Vygotsky’s sociocultural theory also raised significant questions about the relationship of language and thought. From his perspective, language:

  • Is the primary vehicle through which adults pass cultural systems of thought and problem-solving on to their children.
  • Is one of the more powerful tools of intellectual adaptation.

Of particular importance was Vygotsky's view on the significance of verbal self-directed utterances of pre-school aged children as it contrasts sharply with Piaget’s perspective.

Egocentric Speech (Piaget) vs. Private Speech (Vygotsky)

Both theorists recognize the pre-school child’s self-directed monologues but disagree on the significance of such verbal expressions to the child’s cognitive development. Piaget regards this as “egocentric” – merely reflecting the child’s ongoing mental activity. On the other hand Vygotsky recognized such self-directed speech as communicative rather than egocentric; it is “speech for self” or “private speech” (Shaffer, 1999, p. 265). He suggests that this type of speech helps young children to plan strategies and regulate their behaviour so that they are more likely to accomplish their goals. As such, language plays a critical role in cognitive development by helping children organize their thoughts and become more proficient problem solvers.
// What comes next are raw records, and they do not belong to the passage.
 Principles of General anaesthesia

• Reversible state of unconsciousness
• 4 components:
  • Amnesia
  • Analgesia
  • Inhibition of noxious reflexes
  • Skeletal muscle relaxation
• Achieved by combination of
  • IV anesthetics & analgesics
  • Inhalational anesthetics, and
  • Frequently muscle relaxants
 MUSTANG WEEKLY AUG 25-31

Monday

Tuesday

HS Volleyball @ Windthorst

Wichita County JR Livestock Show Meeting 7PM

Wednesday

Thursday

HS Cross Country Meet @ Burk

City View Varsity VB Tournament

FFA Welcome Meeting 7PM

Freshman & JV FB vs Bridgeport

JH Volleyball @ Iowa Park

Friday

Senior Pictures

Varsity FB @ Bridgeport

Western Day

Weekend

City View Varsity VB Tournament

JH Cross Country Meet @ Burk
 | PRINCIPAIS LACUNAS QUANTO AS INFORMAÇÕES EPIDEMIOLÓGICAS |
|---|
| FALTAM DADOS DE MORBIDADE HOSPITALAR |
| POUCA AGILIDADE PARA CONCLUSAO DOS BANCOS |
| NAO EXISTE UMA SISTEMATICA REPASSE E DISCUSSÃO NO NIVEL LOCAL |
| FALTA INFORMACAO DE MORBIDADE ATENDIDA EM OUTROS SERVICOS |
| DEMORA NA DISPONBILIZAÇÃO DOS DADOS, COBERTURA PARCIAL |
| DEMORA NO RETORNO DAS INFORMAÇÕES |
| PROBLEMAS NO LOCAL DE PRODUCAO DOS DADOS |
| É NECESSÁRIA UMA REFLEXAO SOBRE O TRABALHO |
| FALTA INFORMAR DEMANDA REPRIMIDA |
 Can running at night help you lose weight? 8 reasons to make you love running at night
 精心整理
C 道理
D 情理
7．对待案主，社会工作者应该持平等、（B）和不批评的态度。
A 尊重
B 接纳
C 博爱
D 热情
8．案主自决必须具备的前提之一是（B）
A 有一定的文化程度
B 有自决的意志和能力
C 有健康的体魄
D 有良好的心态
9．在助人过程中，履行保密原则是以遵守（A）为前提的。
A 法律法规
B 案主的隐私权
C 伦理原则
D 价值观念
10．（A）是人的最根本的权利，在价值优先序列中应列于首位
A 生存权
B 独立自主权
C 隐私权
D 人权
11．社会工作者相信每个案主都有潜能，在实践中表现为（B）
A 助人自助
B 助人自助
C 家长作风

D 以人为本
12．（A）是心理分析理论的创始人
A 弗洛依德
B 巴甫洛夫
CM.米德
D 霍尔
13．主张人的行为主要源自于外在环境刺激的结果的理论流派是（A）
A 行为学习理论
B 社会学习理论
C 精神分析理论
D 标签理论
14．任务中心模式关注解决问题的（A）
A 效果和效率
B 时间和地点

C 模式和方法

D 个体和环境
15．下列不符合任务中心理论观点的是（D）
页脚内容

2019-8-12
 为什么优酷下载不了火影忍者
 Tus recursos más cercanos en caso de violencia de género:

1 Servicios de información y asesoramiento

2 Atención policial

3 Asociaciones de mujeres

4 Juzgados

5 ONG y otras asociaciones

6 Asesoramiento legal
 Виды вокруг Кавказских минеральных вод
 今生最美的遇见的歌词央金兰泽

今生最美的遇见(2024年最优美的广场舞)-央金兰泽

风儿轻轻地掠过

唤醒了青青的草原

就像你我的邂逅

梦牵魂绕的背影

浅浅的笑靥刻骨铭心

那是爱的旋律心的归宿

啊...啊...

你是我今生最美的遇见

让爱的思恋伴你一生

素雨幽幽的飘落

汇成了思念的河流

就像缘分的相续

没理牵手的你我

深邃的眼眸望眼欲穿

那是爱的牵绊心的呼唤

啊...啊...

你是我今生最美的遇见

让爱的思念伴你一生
Further, Vygotsky’s position suggests that this early speech pattern or “private speech” never fully disappears, but becomes a silent inner speech that serves as a “cognitive self-guidance system” used to regulate everyday behaviour in later years.

Vygotsky’s sociocultural theory has greatly impacted the historical trajectory of developmental psychology as it has posed a strong challenge to universalist notions of cognitive development and has reminded us that cognitive growth is best understood within the cultural and social contexts in which it occurs.